- _DATA ENTRIES_
[start]

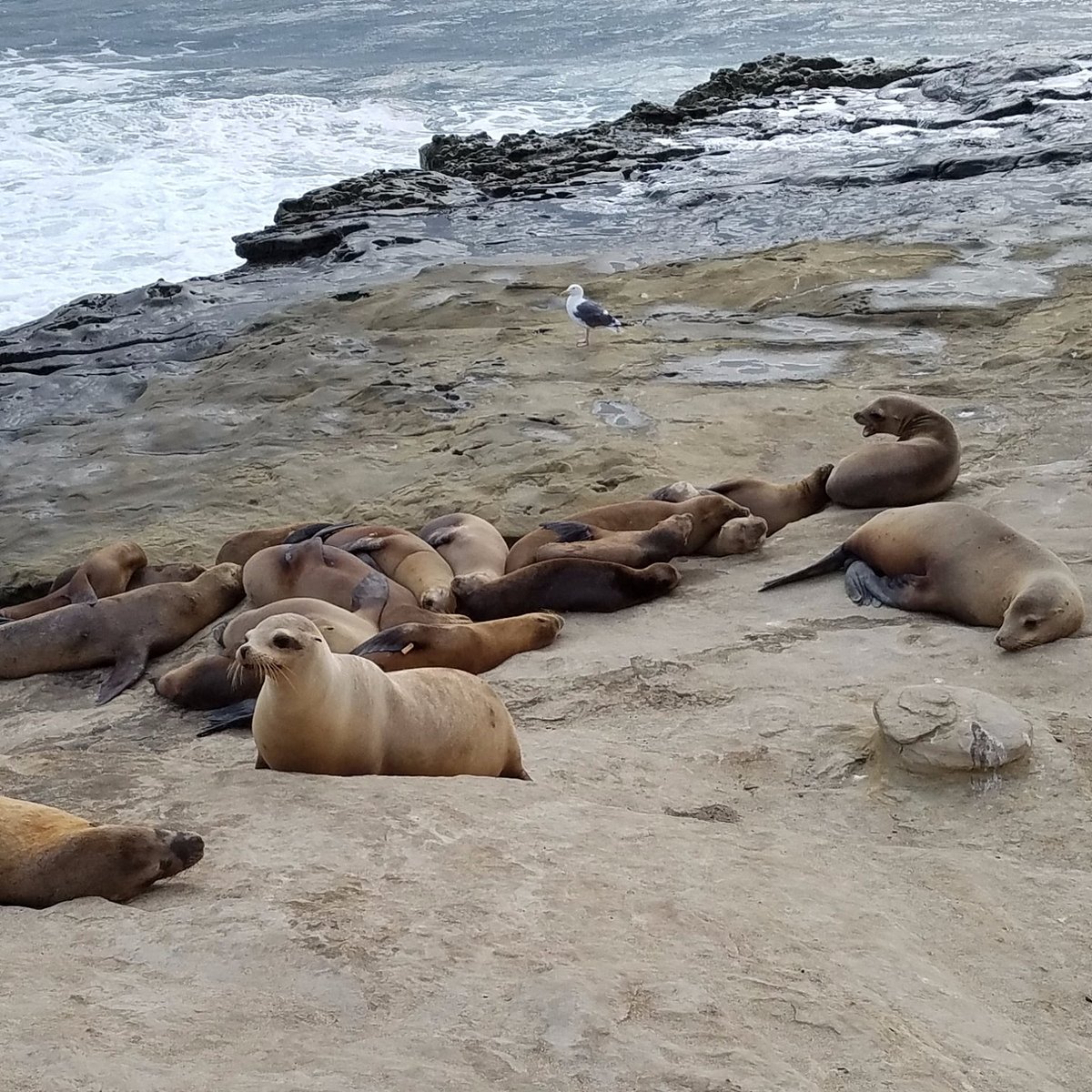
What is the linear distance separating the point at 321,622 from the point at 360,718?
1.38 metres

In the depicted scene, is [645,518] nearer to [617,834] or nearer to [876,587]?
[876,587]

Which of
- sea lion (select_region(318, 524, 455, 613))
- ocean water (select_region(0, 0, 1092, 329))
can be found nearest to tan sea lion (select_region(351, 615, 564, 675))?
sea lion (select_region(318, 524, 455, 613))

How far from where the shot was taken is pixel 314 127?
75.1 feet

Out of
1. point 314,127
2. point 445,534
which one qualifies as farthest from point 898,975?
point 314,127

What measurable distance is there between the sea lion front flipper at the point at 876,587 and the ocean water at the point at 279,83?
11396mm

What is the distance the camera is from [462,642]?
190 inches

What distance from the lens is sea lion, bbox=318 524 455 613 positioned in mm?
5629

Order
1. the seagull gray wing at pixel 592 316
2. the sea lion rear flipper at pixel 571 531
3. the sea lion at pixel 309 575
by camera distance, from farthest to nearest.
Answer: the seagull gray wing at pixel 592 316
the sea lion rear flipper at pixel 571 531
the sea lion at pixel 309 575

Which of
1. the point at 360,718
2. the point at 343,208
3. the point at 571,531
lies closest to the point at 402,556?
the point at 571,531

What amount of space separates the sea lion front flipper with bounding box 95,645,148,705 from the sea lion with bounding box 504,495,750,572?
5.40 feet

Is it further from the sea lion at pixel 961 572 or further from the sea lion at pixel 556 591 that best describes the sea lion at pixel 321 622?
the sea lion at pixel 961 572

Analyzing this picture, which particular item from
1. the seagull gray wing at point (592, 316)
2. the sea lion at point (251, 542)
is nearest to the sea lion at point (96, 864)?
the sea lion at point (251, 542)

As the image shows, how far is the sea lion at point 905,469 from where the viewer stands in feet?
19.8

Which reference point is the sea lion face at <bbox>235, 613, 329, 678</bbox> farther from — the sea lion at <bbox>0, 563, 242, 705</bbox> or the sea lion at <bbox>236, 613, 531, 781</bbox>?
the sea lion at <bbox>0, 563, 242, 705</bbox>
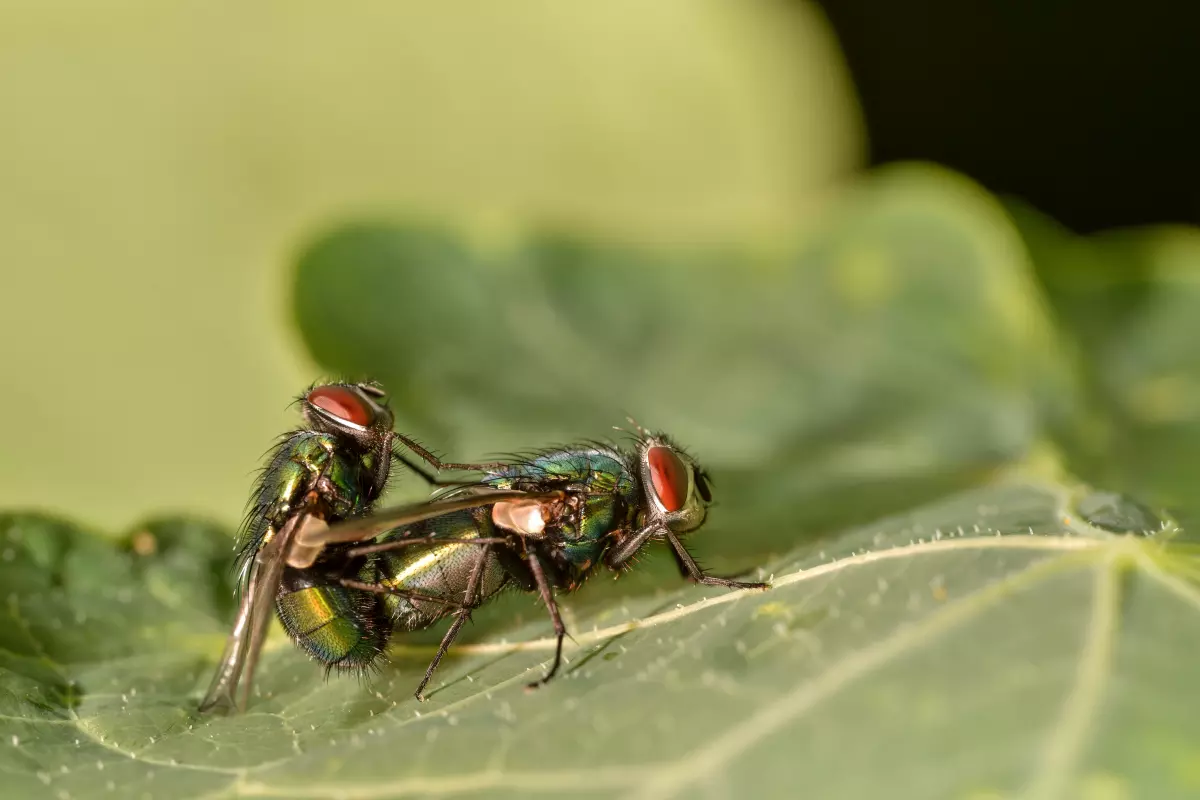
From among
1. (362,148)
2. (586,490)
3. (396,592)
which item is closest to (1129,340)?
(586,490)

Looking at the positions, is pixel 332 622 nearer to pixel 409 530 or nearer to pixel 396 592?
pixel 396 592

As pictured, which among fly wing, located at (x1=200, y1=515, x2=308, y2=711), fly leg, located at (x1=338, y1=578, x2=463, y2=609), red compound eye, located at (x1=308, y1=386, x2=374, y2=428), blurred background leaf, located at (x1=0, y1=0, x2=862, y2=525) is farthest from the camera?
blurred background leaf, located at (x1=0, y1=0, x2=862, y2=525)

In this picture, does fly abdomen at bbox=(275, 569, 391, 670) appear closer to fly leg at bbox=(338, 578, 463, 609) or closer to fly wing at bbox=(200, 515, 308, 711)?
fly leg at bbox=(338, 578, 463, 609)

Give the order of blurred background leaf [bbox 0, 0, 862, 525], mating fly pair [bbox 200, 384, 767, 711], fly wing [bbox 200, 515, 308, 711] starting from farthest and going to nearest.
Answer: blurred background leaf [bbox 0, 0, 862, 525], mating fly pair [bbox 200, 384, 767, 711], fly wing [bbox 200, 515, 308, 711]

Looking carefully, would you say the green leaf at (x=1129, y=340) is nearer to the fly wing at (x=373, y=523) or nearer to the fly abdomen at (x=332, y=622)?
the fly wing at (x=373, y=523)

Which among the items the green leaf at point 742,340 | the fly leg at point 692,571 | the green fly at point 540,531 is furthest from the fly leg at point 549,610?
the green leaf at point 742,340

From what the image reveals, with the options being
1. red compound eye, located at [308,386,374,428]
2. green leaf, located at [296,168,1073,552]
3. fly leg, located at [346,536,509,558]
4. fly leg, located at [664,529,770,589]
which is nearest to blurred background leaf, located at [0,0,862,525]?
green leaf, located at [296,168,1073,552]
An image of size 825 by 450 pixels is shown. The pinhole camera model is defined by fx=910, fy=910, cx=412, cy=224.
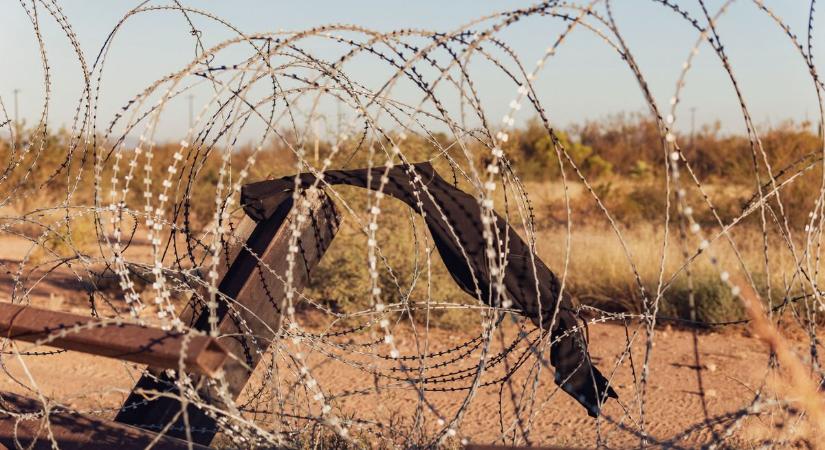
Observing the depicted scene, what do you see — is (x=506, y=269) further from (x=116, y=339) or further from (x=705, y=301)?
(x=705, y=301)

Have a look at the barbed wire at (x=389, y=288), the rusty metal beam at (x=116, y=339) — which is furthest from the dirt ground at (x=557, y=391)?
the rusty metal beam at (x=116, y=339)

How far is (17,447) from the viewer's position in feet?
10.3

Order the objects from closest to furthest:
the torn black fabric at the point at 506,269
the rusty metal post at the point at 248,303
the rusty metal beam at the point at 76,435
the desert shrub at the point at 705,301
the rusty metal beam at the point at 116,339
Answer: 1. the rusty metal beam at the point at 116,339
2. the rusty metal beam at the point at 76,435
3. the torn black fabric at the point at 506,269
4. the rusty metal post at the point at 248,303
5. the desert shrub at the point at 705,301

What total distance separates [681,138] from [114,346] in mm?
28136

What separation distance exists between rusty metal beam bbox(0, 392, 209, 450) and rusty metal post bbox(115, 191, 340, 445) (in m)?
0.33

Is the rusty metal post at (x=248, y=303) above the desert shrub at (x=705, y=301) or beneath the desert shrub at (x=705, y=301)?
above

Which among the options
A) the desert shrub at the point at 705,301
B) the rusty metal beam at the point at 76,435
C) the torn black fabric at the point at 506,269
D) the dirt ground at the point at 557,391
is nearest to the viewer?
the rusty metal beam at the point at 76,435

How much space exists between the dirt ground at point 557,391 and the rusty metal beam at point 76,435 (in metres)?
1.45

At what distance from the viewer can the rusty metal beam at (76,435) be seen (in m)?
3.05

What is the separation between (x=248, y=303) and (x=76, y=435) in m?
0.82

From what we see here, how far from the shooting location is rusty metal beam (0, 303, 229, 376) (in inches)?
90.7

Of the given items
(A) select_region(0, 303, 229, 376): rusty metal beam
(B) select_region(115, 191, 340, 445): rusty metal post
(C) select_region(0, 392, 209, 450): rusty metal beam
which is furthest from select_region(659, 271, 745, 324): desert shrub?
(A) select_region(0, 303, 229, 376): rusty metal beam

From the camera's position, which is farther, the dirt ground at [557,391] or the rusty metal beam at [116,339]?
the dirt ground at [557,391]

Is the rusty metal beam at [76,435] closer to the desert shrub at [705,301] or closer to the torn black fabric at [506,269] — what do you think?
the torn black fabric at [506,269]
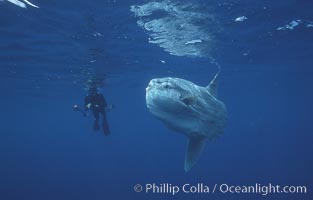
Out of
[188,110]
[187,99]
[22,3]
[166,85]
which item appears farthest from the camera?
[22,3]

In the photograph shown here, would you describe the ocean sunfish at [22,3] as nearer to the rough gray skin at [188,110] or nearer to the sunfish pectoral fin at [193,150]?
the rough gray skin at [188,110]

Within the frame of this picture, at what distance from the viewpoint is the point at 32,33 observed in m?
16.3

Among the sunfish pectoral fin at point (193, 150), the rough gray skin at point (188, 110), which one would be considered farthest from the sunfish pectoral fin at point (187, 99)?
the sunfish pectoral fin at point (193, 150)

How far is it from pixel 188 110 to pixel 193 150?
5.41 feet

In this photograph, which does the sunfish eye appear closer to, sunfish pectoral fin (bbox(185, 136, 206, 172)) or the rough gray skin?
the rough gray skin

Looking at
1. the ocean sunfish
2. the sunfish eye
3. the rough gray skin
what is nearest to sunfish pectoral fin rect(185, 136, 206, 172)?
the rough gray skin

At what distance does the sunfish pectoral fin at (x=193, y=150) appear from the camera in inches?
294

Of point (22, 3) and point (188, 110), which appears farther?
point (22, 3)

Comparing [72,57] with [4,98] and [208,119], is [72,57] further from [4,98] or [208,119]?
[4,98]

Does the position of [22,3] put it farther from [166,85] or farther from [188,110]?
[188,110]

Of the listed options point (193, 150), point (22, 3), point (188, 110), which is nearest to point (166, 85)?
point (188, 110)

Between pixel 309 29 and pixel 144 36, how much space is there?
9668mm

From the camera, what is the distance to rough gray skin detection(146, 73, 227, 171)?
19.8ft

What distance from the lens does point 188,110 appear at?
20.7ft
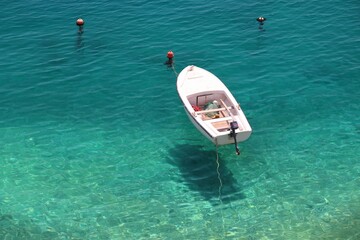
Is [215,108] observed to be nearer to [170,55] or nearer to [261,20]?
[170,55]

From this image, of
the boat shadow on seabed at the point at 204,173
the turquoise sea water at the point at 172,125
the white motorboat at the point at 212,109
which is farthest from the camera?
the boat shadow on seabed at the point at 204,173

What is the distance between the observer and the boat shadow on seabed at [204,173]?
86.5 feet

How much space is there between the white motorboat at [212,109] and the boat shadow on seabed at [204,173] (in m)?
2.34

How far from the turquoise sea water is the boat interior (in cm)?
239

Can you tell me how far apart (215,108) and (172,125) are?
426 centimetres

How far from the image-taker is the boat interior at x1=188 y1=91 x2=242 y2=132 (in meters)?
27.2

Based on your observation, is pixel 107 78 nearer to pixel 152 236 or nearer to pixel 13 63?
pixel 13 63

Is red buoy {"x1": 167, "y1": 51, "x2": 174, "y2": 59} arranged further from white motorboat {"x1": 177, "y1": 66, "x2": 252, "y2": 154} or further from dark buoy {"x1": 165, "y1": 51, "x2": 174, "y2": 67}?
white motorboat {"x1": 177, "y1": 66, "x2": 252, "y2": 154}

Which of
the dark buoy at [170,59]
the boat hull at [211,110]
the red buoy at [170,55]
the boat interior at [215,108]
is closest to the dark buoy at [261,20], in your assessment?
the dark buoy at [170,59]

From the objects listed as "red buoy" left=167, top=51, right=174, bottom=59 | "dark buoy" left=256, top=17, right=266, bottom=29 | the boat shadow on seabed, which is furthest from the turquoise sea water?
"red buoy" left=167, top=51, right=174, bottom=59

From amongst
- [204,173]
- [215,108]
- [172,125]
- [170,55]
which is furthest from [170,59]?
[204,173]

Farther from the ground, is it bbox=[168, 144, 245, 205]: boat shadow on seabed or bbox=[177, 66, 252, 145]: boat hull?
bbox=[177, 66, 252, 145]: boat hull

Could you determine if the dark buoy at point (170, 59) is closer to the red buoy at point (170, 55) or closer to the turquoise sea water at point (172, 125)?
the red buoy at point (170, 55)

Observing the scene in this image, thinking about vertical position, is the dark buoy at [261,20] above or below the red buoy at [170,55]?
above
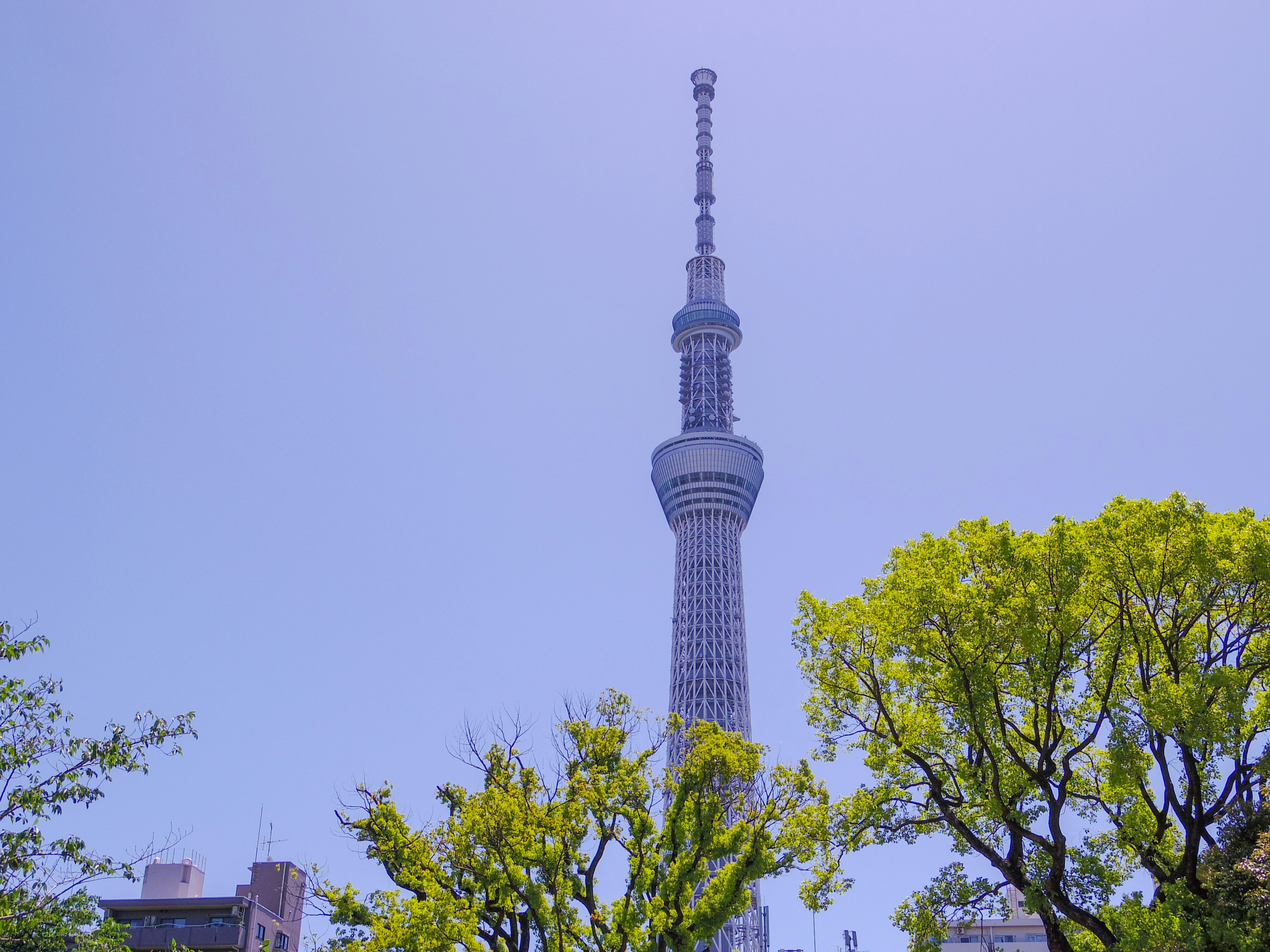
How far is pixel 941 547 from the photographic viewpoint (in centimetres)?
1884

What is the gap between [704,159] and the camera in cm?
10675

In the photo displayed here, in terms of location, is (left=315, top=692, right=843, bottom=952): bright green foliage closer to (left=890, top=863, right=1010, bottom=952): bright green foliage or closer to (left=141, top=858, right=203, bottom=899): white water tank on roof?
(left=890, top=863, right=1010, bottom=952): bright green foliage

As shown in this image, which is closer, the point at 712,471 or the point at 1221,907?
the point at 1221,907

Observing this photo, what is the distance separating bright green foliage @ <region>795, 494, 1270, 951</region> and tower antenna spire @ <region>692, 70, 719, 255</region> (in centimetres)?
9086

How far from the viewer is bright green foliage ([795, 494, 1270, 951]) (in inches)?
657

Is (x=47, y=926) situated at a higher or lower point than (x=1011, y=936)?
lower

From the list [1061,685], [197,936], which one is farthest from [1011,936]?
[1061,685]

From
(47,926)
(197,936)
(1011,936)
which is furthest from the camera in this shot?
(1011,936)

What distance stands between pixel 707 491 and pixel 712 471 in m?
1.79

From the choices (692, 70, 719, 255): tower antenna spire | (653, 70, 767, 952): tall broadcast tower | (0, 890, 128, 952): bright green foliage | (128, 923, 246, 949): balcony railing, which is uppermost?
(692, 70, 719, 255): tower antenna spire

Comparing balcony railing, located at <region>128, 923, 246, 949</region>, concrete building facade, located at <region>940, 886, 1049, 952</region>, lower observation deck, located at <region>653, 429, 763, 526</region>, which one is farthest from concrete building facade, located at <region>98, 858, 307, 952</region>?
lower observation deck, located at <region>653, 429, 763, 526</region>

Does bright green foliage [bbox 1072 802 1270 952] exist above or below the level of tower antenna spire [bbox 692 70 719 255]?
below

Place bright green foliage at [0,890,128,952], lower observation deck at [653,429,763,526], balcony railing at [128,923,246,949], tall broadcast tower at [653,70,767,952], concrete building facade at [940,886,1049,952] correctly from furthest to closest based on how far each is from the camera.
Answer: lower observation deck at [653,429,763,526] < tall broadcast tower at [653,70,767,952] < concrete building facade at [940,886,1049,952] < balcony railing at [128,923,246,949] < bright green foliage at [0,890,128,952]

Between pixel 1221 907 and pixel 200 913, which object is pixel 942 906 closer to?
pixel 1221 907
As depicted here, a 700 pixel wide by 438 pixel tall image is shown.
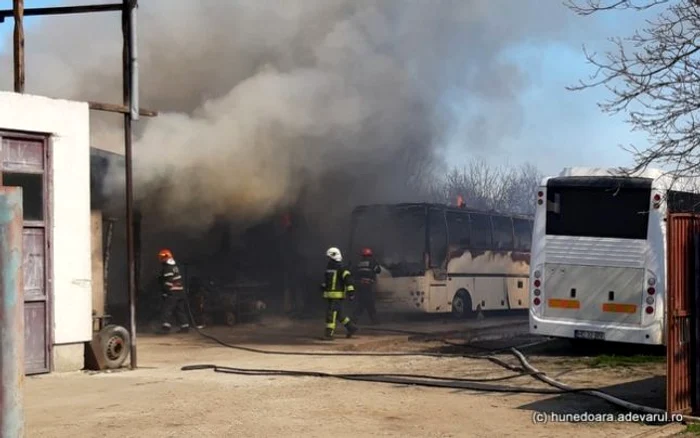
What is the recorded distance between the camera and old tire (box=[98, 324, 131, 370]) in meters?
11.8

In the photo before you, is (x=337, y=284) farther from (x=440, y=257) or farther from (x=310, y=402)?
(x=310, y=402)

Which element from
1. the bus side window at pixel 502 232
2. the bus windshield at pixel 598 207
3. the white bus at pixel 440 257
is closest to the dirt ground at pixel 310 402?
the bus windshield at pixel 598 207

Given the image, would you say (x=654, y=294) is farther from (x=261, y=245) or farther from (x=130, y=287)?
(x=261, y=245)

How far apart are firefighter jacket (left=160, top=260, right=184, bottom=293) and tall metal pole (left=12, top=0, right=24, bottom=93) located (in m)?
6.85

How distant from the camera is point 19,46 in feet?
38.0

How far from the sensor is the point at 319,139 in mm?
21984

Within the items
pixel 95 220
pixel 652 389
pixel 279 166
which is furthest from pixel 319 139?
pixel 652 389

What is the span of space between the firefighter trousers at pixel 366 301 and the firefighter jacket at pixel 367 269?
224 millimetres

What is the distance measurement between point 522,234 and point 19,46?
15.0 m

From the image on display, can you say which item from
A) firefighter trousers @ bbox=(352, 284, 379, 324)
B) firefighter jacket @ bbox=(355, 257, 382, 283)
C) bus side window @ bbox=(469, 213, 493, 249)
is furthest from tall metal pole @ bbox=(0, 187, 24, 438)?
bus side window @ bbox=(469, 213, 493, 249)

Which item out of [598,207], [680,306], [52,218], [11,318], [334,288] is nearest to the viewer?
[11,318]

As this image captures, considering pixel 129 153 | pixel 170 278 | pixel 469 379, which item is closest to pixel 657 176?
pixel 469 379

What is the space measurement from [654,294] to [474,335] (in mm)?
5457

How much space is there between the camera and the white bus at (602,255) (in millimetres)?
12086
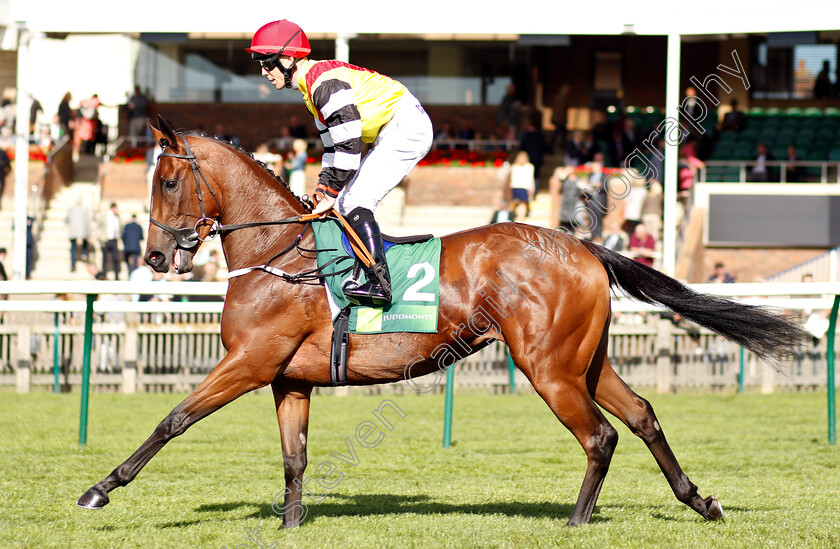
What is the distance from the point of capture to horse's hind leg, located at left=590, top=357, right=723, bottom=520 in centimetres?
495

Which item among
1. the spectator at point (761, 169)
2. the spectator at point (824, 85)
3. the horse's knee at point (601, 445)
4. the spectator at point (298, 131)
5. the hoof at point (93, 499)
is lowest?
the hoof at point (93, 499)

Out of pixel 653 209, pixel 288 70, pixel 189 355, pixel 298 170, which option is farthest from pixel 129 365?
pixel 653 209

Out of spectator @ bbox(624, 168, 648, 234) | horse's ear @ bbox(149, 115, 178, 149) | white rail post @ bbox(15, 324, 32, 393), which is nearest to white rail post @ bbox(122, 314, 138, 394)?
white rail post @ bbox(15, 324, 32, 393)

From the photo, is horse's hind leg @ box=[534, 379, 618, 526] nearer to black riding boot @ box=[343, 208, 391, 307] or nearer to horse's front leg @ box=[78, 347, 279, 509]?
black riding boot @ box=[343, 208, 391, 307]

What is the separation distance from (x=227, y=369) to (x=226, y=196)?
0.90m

[end]

- _SET EXERCISE_
Quote only the lines from the line containing "Which item among" through the end of the entries, keeping the first and the last.

- _EXERCISE RESPONSE_
Which item among
1. the spectator at point (761, 169)
2. the spectator at point (824, 85)
3. the horse's knee at point (601, 445)
4. the spectator at point (298, 131)
5. the hoof at point (93, 499)
is lowest?
the hoof at point (93, 499)

Out of pixel 653 209, pixel 288 70, pixel 189 355, pixel 298 170, which option is farthest from pixel 129 365?
pixel 653 209

Out of spectator @ bbox(624, 168, 648, 234) | horse's ear @ bbox(149, 115, 178, 149) | white rail post @ bbox(15, 324, 32, 393), which is nearest to white rail post @ bbox(122, 314, 138, 394)?
white rail post @ bbox(15, 324, 32, 393)

From the photo, is horse's hind leg @ box=[534, 379, 618, 526] nearer to black riding boot @ box=[343, 208, 391, 307] or nearer to horse's front leg @ box=[78, 347, 279, 509]?
black riding boot @ box=[343, 208, 391, 307]

What is the separation distance from (x=227, y=369) to (x=226, y=196)?
0.90m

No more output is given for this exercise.